Noise Reduction with MultiscaleMedianTransform

Tutorial by Juan Conejero (PTeam)

This document is an adaptation of a tutorial posted by the author on PixInsight Forum in October of 2011.
Original forum thread.


The multiscale median transform (MMT)[1] is more efficient and accurate than the wavelet transform (for example, the à trous wavelet transform[2]) in terms of isolation of image structures. This makes MMT particularly well suited for noise reduction and local contrast enhancement applications. In this document we are going to explore the noise reduction capabilities of the MultiscaleMedianTransform tool in PixInsight.

We'll work with a DSLR raw image acquired with a Canon 450D camera. The image in CR2 format has been loaded in PixInsight with the standard DSLR_RAW format support module using VNG interpolation and in-camera white balance. You can see the debayered linear image below.

This is the same image with a screen transfer function (STF) applied for visualization:

As happens with the ATrousWaveletTransform tool (ATWT), MMT can work for noise reduction on linear and nonlinear images. Usually the noise is more controllable and easy to understand (from a multiscale perspective) on an unstretched (linear) image.

Now let's work with a preview centered on the poppy. You can see it zoomed 7:1 below, where the noise in the image becomes evident.

One of MMT's most interesting features is its capability to remove noise preserving significant image structures. The ATrousWaveletTransform tool has a similar functionality. Noise reduction with the MMT tool is even easier to understand and use with just three parameters:

  • Threshold

    As happens with wavelet transforms, a multiscale median transform decomposes the image into a set of layers. Each layer contains positive and negative numbers describing the image structures within a range of sizes. These numbers are what we know as transform coefficients.

    This parameter defines a threshold in median absolute deviation (MAD) units for removal of transform coefficients in the current layer. All coefficients with absolute values below this threshold will be multiplied by one minus the amount parameter (see below; by default amount is one, so zero is the default multiplier).

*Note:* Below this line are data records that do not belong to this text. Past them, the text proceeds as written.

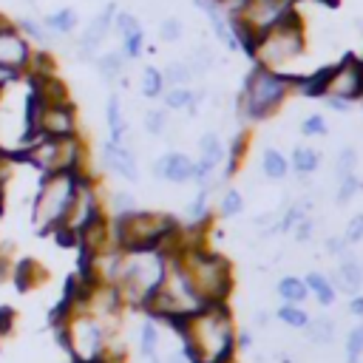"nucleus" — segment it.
Instances as JSON below:
<instances>
[{
  "label": "nucleus",
  "instance_id": "obj_1",
  "mask_svg": "<svg viewBox=\"0 0 363 363\" xmlns=\"http://www.w3.org/2000/svg\"><path fill=\"white\" fill-rule=\"evenodd\" d=\"M190 363H224L235 357V320L227 303H207L173 323Z\"/></svg>",
  "mask_w": 363,
  "mask_h": 363
},
{
  "label": "nucleus",
  "instance_id": "obj_2",
  "mask_svg": "<svg viewBox=\"0 0 363 363\" xmlns=\"http://www.w3.org/2000/svg\"><path fill=\"white\" fill-rule=\"evenodd\" d=\"M167 255L162 250H122L111 284L116 286L125 309H142L162 284Z\"/></svg>",
  "mask_w": 363,
  "mask_h": 363
},
{
  "label": "nucleus",
  "instance_id": "obj_3",
  "mask_svg": "<svg viewBox=\"0 0 363 363\" xmlns=\"http://www.w3.org/2000/svg\"><path fill=\"white\" fill-rule=\"evenodd\" d=\"M176 258L182 261L196 295L201 298V303H227L230 292H233V264L210 250L207 244H190L182 247L176 252Z\"/></svg>",
  "mask_w": 363,
  "mask_h": 363
},
{
  "label": "nucleus",
  "instance_id": "obj_4",
  "mask_svg": "<svg viewBox=\"0 0 363 363\" xmlns=\"http://www.w3.org/2000/svg\"><path fill=\"white\" fill-rule=\"evenodd\" d=\"M204 303L196 295L182 261L176 255H167V267L162 275V284L156 286V292L147 298V303L142 306V312H147L153 320H162L167 326H173L176 320L199 312Z\"/></svg>",
  "mask_w": 363,
  "mask_h": 363
},
{
  "label": "nucleus",
  "instance_id": "obj_5",
  "mask_svg": "<svg viewBox=\"0 0 363 363\" xmlns=\"http://www.w3.org/2000/svg\"><path fill=\"white\" fill-rule=\"evenodd\" d=\"M182 224L156 210H133L125 216H111V235L113 247L119 250H162L164 241Z\"/></svg>",
  "mask_w": 363,
  "mask_h": 363
},
{
  "label": "nucleus",
  "instance_id": "obj_6",
  "mask_svg": "<svg viewBox=\"0 0 363 363\" xmlns=\"http://www.w3.org/2000/svg\"><path fill=\"white\" fill-rule=\"evenodd\" d=\"M292 85H295V77L252 65V71L244 77V91L238 96V113L247 122H261L272 116L286 102Z\"/></svg>",
  "mask_w": 363,
  "mask_h": 363
},
{
  "label": "nucleus",
  "instance_id": "obj_7",
  "mask_svg": "<svg viewBox=\"0 0 363 363\" xmlns=\"http://www.w3.org/2000/svg\"><path fill=\"white\" fill-rule=\"evenodd\" d=\"M77 182L79 173H68V170L40 176L31 196V227L40 235H51L65 221V213L77 193Z\"/></svg>",
  "mask_w": 363,
  "mask_h": 363
},
{
  "label": "nucleus",
  "instance_id": "obj_8",
  "mask_svg": "<svg viewBox=\"0 0 363 363\" xmlns=\"http://www.w3.org/2000/svg\"><path fill=\"white\" fill-rule=\"evenodd\" d=\"M306 51V31H303V20L295 14V9L281 20L275 23L269 31L258 34L255 40V48H252V60L255 65L261 68H269V71H278L284 74V68L289 62H295L301 54Z\"/></svg>",
  "mask_w": 363,
  "mask_h": 363
},
{
  "label": "nucleus",
  "instance_id": "obj_9",
  "mask_svg": "<svg viewBox=\"0 0 363 363\" xmlns=\"http://www.w3.org/2000/svg\"><path fill=\"white\" fill-rule=\"evenodd\" d=\"M60 346L71 354L74 363H94L102 357L111 337H116L113 329H108L96 315L88 309H77L65 318V323L54 326Z\"/></svg>",
  "mask_w": 363,
  "mask_h": 363
},
{
  "label": "nucleus",
  "instance_id": "obj_10",
  "mask_svg": "<svg viewBox=\"0 0 363 363\" xmlns=\"http://www.w3.org/2000/svg\"><path fill=\"white\" fill-rule=\"evenodd\" d=\"M343 99V102H354L363 96V68H360V57L346 54L340 57V62L329 65L326 82H323V96L320 99Z\"/></svg>",
  "mask_w": 363,
  "mask_h": 363
},
{
  "label": "nucleus",
  "instance_id": "obj_11",
  "mask_svg": "<svg viewBox=\"0 0 363 363\" xmlns=\"http://www.w3.org/2000/svg\"><path fill=\"white\" fill-rule=\"evenodd\" d=\"M37 133L40 136H51V139H68V136H79V116L74 102H51V105H40L37 113Z\"/></svg>",
  "mask_w": 363,
  "mask_h": 363
},
{
  "label": "nucleus",
  "instance_id": "obj_12",
  "mask_svg": "<svg viewBox=\"0 0 363 363\" xmlns=\"http://www.w3.org/2000/svg\"><path fill=\"white\" fill-rule=\"evenodd\" d=\"M119 11V6L116 3H108L85 28H82V34H79V40H77V57L79 60H96V51H99V45H102V40L108 37V31L113 28V14Z\"/></svg>",
  "mask_w": 363,
  "mask_h": 363
},
{
  "label": "nucleus",
  "instance_id": "obj_13",
  "mask_svg": "<svg viewBox=\"0 0 363 363\" xmlns=\"http://www.w3.org/2000/svg\"><path fill=\"white\" fill-rule=\"evenodd\" d=\"M99 156H102V164L111 173L122 176L125 182H139V164H136V156H133V150L128 145H119V142H111L108 139L102 145Z\"/></svg>",
  "mask_w": 363,
  "mask_h": 363
},
{
  "label": "nucleus",
  "instance_id": "obj_14",
  "mask_svg": "<svg viewBox=\"0 0 363 363\" xmlns=\"http://www.w3.org/2000/svg\"><path fill=\"white\" fill-rule=\"evenodd\" d=\"M153 176L156 179H164L170 184H184V182H193V159L182 150H170L164 156H159L153 162Z\"/></svg>",
  "mask_w": 363,
  "mask_h": 363
},
{
  "label": "nucleus",
  "instance_id": "obj_15",
  "mask_svg": "<svg viewBox=\"0 0 363 363\" xmlns=\"http://www.w3.org/2000/svg\"><path fill=\"white\" fill-rule=\"evenodd\" d=\"M329 281H332L335 289H340L346 295H357L360 286H363V264L352 252H346V255H340V261H337L335 272L329 275Z\"/></svg>",
  "mask_w": 363,
  "mask_h": 363
},
{
  "label": "nucleus",
  "instance_id": "obj_16",
  "mask_svg": "<svg viewBox=\"0 0 363 363\" xmlns=\"http://www.w3.org/2000/svg\"><path fill=\"white\" fill-rule=\"evenodd\" d=\"M9 278L14 281V286L20 292H31V289H37V286H43L48 281V269L40 261H34V258H23V261H17L11 267Z\"/></svg>",
  "mask_w": 363,
  "mask_h": 363
},
{
  "label": "nucleus",
  "instance_id": "obj_17",
  "mask_svg": "<svg viewBox=\"0 0 363 363\" xmlns=\"http://www.w3.org/2000/svg\"><path fill=\"white\" fill-rule=\"evenodd\" d=\"M40 23L45 26V31L51 37H71L77 31V26H79V14H77L74 6H62V9L51 11V14H45Z\"/></svg>",
  "mask_w": 363,
  "mask_h": 363
},
{
  "label": "nucleus",
  "instance_id": "obj_18",
  "mask_svg": "<svg viewBox=\"0 0 363 363\" xmlns=\"http://www.w3.org/2000/svg\"><path fill=\"white\" fill-rule=\"evenodd\" d=\"M162 99H164V111H190V113H196L199 102L204 99V91H193L190 85L164 88Z\"/></svg>",
  "mask_w": 363,
  "mask_h": 363
},
{
  "label": "nucleus",
  "instance_id": "obj_19",
  "mask_svg": "<svg viewBox=\"0 0 363 363\" xmlns=\"http://www.w3.org/2000/svg\"><path fill=\"white\" fill-rule=\"evenodd\" d=\"M105 119H108V139L111 142H119V145H128V119H125V111H122V99L119 94H111L108 96V105H105Z\"/></svg>",
  "mask_w": 363,
  "mask_h": 363
},
{
  "label": "nucleus",
  "instance_id": "obj_20",
  "mask_svg": "<svg viewBox=\"0 0 363 363\" xmlns=\"http://www.w3.org/2000/svg\"><path fill=\"white\" fill-rule=\"evenodd\" d=\"M289 167L298 173V176H312L318 167H320V153L309 145H295L292 153H289Z\"/></svg>",
  "mask_w": 363,
  "mask_h": 363
},
{
  "label": "nucleus",
  "instance_id": "obj_21",
  "mask_svg": "<svg viewBox=\"0 0 363 363\" xmlns=\"http://www.w3.org/2000/svg\"><path fill=\"white\" fill-rule=\"evenodd\" d=\"M303 284H306L309 295H315V298H318V303H320V306H332V303H335L337 289L332 286L329 275H323V272L312 269V272H306V275H303Z\"/></svg>",
  "mask_w": 363,
  "mask_h": 363
},
{
  "label": "nucleus",
  "instance_id": "obj_22",
  "mask_svg": "<svg viewBox=\"0 0 363 363\" xmlns=\"http://www.w3.org/2000/svg\"><path fill=\"white\" fill-rule=\"evenodd\" d=\"M159 346H162V329H159V320L147 318V320L139 326V352H142V357L156 360Z\"/></svg>",
  "mask_w": 363,
  "mask_h": 363
},
{
  "label": "nucleus",
  "instance_id": "obj_23",
  "mask_svg": "<svg viewBox=\"0 0 363 363\" xmlns=\"http://www.w3.org/2000/svg\"><path fill=\"white\" fill-rule=\"evenodd\" d=\"M247 150H250V136L247 133H238L230 145H227V167H224V179H233L238 170H241V164H244V159H247Z\"/></svg>",
  "mask_w": 363,
  "mask_h": 363
},
{
  "label": "nucleus",
  "instance_id": "obj_24",
  "mask_svg": "<svg viewBox=\"0 0 363 363\" xmlns=\"http://www.w3.org/2000/svg\"><path fill=\"white\" fill-rule=\"evenodd\" d=\"M261 170H264L267 179L281 182V179H286V173H289V159H286L278 147H264V153H261Z\"/></svg>",
  "mask_w": 363,
  "mask_h": 363
},
{
  "label": "nucleus",
  "instance_id": "obj_25",
  "mask_svg": "<svg viewBox=\"0 0 363 363\" xmlns=\"http://www.w3.org/2000/svg\"><path fill=\"white\" fill-rule=\"evenodd\" d=\"M275 292L281 295L284 303H303V301L309 298V289H306L303 278H298V275H284V278L278 281Z\"/></svg>",
  "mask_w": 363,
  "mask_h": 363
},
{
  "label": "nucleus",
  "instance_id": "obj_26",
  "mask_svg": "<svg viewBox=\"0 0 363 363\" xmlns=\"http://www.w3.org/2000/svg\"><path fill=\"white\" fill-rule=\"evenodd\" d=\"M94 62H96V68H99V74H102L105 79H122L128 60H125L122 51H105V54H99Z\"/></svg>",
  "mask_w": 363,
  "mask_h": 363
},
{
  "label": "nucleus",
  "instance_id": "obj_27",
  "mask_svg": "<svg viewBox=\"0 0 363 363\" xmlns=\"http://www.w3.org/2000/svg\"><path fill=\"white\" fill-rule=\"evenodd\" d=\"M14 26H17V31H20V34H23L28 43H37V45H43V48H45V45L54 40V37L45 31V26H43L40 20H34V17H20Z\"/></svg>",
  "mask_w": 363,
  "mask_h": 363
},
{
  "label": "nucleus",
  "instance_id": "obj_28",
  "mask_svg": "<svg viewBox=\"0 0 363 363\" xmlns=\"http://www.w3.org/2000/svg\"><path fill=\"white\" fill-rule=\"evenodd\" d=\"M306 329V335H309V340L312 343H332L335 340V320L332 318H326V315H320V318H309V323L303 326Z\"/></svg>",
  "mask_w": 363,
  "mask_h": 363
},
{
  "label": "nucleus",
  "instance_id": "obj_29",
  "mask_svg": "<svg viewBox=\"0 0 363 363\" xmlns=\"http://www.w3.org/2000/svg\"><path fill=\"white\" fill-rule=\"evenodd\" d=\"M275 318H278L284 326H289V329H303V326L309 323V315H306L303 303H281V306L275 309Z\"/></svg>",
  "mask_w": 363,
  "mask_h": 363
},
{
  "label": "nucleus",
  "instance_id": "obj_30",
  "mask_svg": "<svg viewBox=\"0 0 363 363\" xmlns=\"http://www.w3.org/2000/svg\"><path fill=\"white\" fill-rule=\"evenodd\" d=\"M162 79H164V88L190 85V79H193V71H190V65H187V62H179V60H173V62H167V65H164V71H162Z\"/></svg>",
  "mask_w": 363,
  "mask_h": 363
},
{
  "label": "nucleus",
  "instance_id": "obj_31",
  "mask_svg": "<svg viewBox=\"0 0 363 363\" xmlns=\"http://www.w3.org/2000/svg\"><path fill=\"white\" fill-rule=\"evenodd\" d=\"M139 91H142V96H145V99H159V96L164 94V79H162V71H159V68H153V65H147V68L142 71Z\"/></svg>",
  "mask_w": 363,
  "mask_h": 363
},
{
  "label": "nucleus",
  "instance_id": "obj_32",
  "mask_svg": "<svg viewBox=\"0 0 363 363\" xmlns=\"http://www.w3.org/2000/svg\"><path fill=\"white\" fill-rule=\"evenodd\" d=\"M241 210H244V196H241V190H235V187H227V190L221 193V201H218V213H221L224 218H235V216H241Z\"/></svg>",
  "mask_w": 363,
  "mask_h": 363
},
{
  "label": "nucleus",
  "instance_id": "obj_33",
  "mask_svg": "<svg viewBox=\"0 0 363 363\" xmlns=\"http://www.w3.org/2000/svg\"><path fill=\"white\" fill-rule=\"evenodd\" d=\"M363 190V182L357 179V173H352V176H343V179H337V193H335V201L337 204H349L357 193Z\"/></svg>",
  "mask_w": 363,
  "mask_h": 363
},
{
  "label": "nucleus",
  "instance_id": "obj_34",
  "mask_svg": "<svg viewBox=\"0 0 363 363\" xmlns=\"http://www.w3.org/2000/svg\"><path fill=\"white\" fill-rule=\"evenodd\" d=\"M113 31L125 40V37L142 31V23H139V17H136L133 11H116V14H113Z\"/></svg>",
  "mask_w": 363,
  "mask_h": 363
},
{
  "label": "nucleus",
  "instance_id": "obj_35",
  "mask_svg": "<svg viewBox=\"0 0 363 363\" xmlns=\"http://www.w3.org/2000/svg\"><path fill=\"white\" fill-rule=\"evenodd\" d=\"M184 62L190 65V71H193V77H196V74L210 71V68H213V62H216V57H213V51H210L207 45H199V48L193 51V57H190V60H184Z\"/></svg>",
  "mask_w": 363,
  "mask_h": 363
},
{
  "label": "nucleus",
  "instance_id": "obj_36",
  "mask_svg": "<svg viewBox=\"0 0 363 363\" xmlns=\"http://www.w3.org/2000/svg\"><path fill=\"white\" fill-rule=\"evenodd\" d=\"M108 210H111L113 216H125V213H133V210H139V207H136V199H133L128 190H116V193L108 199Z\"/></svg>",
  "mask_w": 363,
  "mask_h": 363
},
{
  "label": "nucleus",
  "instance_id": "obj_37",
  "mask_svg": "<svg viewBox=\"0 0 363 363\" xmlns=\"http://www.w3.org/2000/svg\"><path fill=\"white\" fill-rule=\"evenodd\" d=\"M363 357V323H357L346 337V363H360Z\"/></svg>",
  "mask_w": 363,
  "mask_h": 363
},
{
  "label": "nucleus",
  "instance_id": "obj_38",
  "mask_svg": "<svg viewBox=\"0 0 363 363\" xmlns=\"http://www.w3.org/2000/svg\"><path fill=\"white\" fill-rule=\"evenodd\" d=\"M182 34H184V23L179 17H164L159 23V40L162 43H179Z\"/></svg>",
  "mask_w": 363,
  "mask_h": 363
},
{
  "label": "nucleus",
  "instance_id": "obj_39",
  "mask_svg": "<svg viewBox=\"0 0 363 363\" xmlns=\"http://www.w3.org/2000/svg\"><path fill=\"white\" fill-rule=\"evenodd\" d=\"M357 167V150L354 147H343L337 153V162H335V176L343 179V176H352Z\"/></svg>",
  "mask_w": 363,
  "mask_h": 363
},
{
  "label": "nucleus",
  "instance_id": "obj_40",
  "mask_svg": "<svg viewBox=\"0 0 363 363\" xmlns=\"http://www.w3.org/2000/svg\"><path fill=\"white\" fill-rule=\"evenodd\" d=\"M145 130H147L150 136L167 133V111H159V108L147 111V113H145Z\"/></svg>",
  "mask_w": 363,
  "mask_h": 363
},
{
  "label": "nucleus",
  "instance_id": "obj_41",
  "mask_svg": "<svg viewBox=\"0 0 363 363\" xmlns=\"http://www.w3.org/2000/svg\"><path fill=\"white\" fill-rule=\"evenodd\" d=\"M142 51H145V28L122 40V54H125V60H139Z\"/></svg>",
  "mask_w": 363,
  "mask_h": 363
},
{
  "label": "nucleus",
  "instance_id": "obj_42",
  "mask_svg": "<svg viewBox=\"0 0 363 363\" xmlns=\"http://www.w3.org/2000/svg\"><path fill=\"white\" fill-rule=\"evenodd\" d=\"M301 133H303V136H326V133H329V125H326L323 113H309V116L301 122Z\"/></svg>",
  "mask_w": 363,
  "mask_h": 363
},
{
  "label": "nucleus",
  "instance_id": "obj_43",
  "mask_svg": "<svg viewBox=\"0 0 363 363\" xmlns=\"http://www.w3.org/2000/svg\"><path fill=\"white\" fill-rule=\"evenodd\" d=\"M343 238H346V244H360L363 241V213H357V216L349 218Z\"/></svg>",
  "mask_w": 363,
  "mask_h": 363
},
{
  "label": "nucleus",
  "instance_id": "obj_44",
  "mask_svg": "<svg viewBox=\"0 0 363 363\" xmlns=\"http://www.w3.org/2000/svg\"><path fill=\"white\" fill-rule=\"evenodd\" d=\"M292 235H295V241H301V244H306L309 238H312V233H315V218L312 216H306V218H301L292 230H289Z\"/></svg>",
  "mask_w": 363,
  "mask_h": 363
},
{
  "label": "nucleus",
  "instance_id": "obj_45",
  "mask_svg": "<svg viewBox=\"0 0 363 363\" xmlns=\"http://www.w3.org/2000/svg\"><path fill=\"white\" fill-rule=\"evenodd\" d=\"M14 320H17L14 309H9V306H0V340H3V337H9V335L14 332Z\"/></svg>",
  "mask_w": 363,
  "mask_h": 363
},
{
  "label": "nucleus",
  "instance_id": "obj_46",
  "mask_svg": "<svg viewBox=\"0 0 363 363\" xmlns=\"http://www.w3.org/2000/svg\"><path fill=\"white\" fill-rule=\"evenodd\" d=\"M23 77H26V74H20V71H14V68H6V65H0V94H3V91H9L11 85L23 82Z\"/></svg>",
  "mask_w": 363,
  "mask_h": 363
},
{
  "label": "nucleus",
  "instance_id": "obj_47",
  "mask_svg": "<svg viewBox=\"0 0 363 363\" xmlns=\"http://www.w3.org/2000/svg\"><path fill=\"white\" fill-rule=\"evenodd\" d=\"M326 250L332 252V255H346L349 252V244H346V238L343 235H332V238H326Z\"/></svg>",
  "mask_w": 363,
  "mask_h": 363
},
{
  "label": "nucleus",
  "instance_id": "obj_48",
  "mask_svg": "<svg viewBox=\"0 0 363 363\" xmlns=\"http://www.w3.org/2000/svg\"><path fill=\"white\" fill-rule=\"evenodd\" d=\"M349 312H352L354 318H360V320H363V295H352V303H349Z\"/></svg>",
  "mask_w": 363,
  "mask_h": 363
},
{
  "label": "nucleus",
  "instance_id": "obj_49",
  "mask_svg": "<svg viewBox=\"0 0 363 363\" xmlns=\"http://www.w3.org/2000/svg\"><path fill=\"white\" fill-rule=\"evenodd\" d=\"M326 105H329L332 111H337V113H349V108H352V102H343V99H329V96H326Z\"/></svg>",
  "mask_w": 363,
  "mask_h": 363
},
{
  "label": "nucleus",
  "instance_id": "obj_50",
  "mask_svg": "<svg viewBox=\"0 0 363 363\" xmlns=\"http://www.w3.org/2000/svg\"><path fill=\"white\" fill-rule=\"evenodd\" d=\"M167 363H190V360H187V354H184L182 349H176V352H170V357H167Z\"/></svg>",
  "mask_w": 363,
  "mask_h": 363
},
{
  "label": "nucleus",
  "instance_id": "obj_51",
  "mask_svg": "<svg viewBox=\"0 0 363 363\" xmlns=\"http://www.w3.org/2000/svg\"><path fill=\"white\" fill-rule=\"evenodd\" d=\"M224 363H238V360H235V357H230V360H224Z\"/></svg>",
  "mask_w": 363,
  "mask_h": 363
},
{
  "label": "nucleus",
  "instance_id": "obj_52",
  "mask_svg": "<svg viewBox=\"0 0 363 363\" xmlns=\"http://www.w3.org/2000/svg\"><path fill=\"white\" fill-rule=\"evenodd\" d=\"M360 68H363V57H360Z\"/></svg>",
  "mask_w": 363,
  "mask_h": 363
},
{
  "label": "nucleus",
  "instance_id": "obj_53",
  "mask_svg": "<svg viewBox=\"0 0 363 363\" xmlns=\"http://www.w3.org/2000/svg\"><path fill=\"white\" fill-rule=\"evenodd\" d=\"M153 363H156V360H153Z\"/></svg>",
  "mask_w": 363,
  "mask_h": 363
}]
</instances>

    Increase the threshold parameter to remove more image structures. Typically, a value around 3 or 4 MAD is appropriate for the first layer. Successive layers normally require smaller thresholds (the larger the layer scale, the smaller threshold is usually required), but the actual values depend on the image and its noise distribution. Too large of a threshold will remove significant structures. Try to adjust this parameter to the smaller value able to remove the noise as you wish on each layer.
  • Amount

    Defines a multiplier that will be applied to all layer coefficients below the specified threshold (see the preceding parameter). The actual multiplier is one minus amount, so the default amount value of one will remove noise coefficients completely. Normally you should leave this parameter with its default value.
  • Adaptive

    Defines a noise value in MAD units for the local adaptive noise reduction algorithm (LANR).[3] When this parameter is greater than zero, a LANR routine is applied before noise thresholding to the current transform layer. This is useful to remove outlier noise structures that can be very difficult to select by thresholding without damaging significant structures. Increase this parameter when you see isolated, high-contrast, relatively small structures that survive after finding an otherwise good noise threshold value. As happens with the threshold parameter, the less is the better: always try to find the smallest adaptive noise parameter that can remove the unwanted noise structures.

Now that we know the meaning of the three noise reduction parameters—actually, in practice we have only two parameters, since amount=1 in a majority of cases—, let's see the kind of results that we may expect from the MMT tool.

Here is another area for comparison, zoomed 4:1 before MMT noise reduction:

and after MMT noise reduction:

Note how MMT can preserve even the most subtle image features while performing a thorough noise reduction task at the same time. Here is a further comparison (zoomed 3:1). Before MMT noise reduction:

After MMT noise reduction:

As you can see in these screenshots, MMT allows you to apply noise reduction and local contrast enhancement (sharpening) simultaneously, in a similar way to ATWT—note the positive bias parameter values in the second and third layers.


References

[1] Starck, J.-L., Murtagh, F. and J. Fadili, A. (2010), Sparse Image and Signal Processing: Wavelets, Curvelets, Morphological Diversity, Cambridge University Press.

[2] Starck, J.-L., Murtagh, F., Bijaoui, A. (1998), Image processing and Data Analysis: The Multiscale Approach, Cambridge University Press.

[3] González, R.C. and Woods, R.E. (2008), Digital Image Processing, Third Edition, Pearson / Prentice Hall.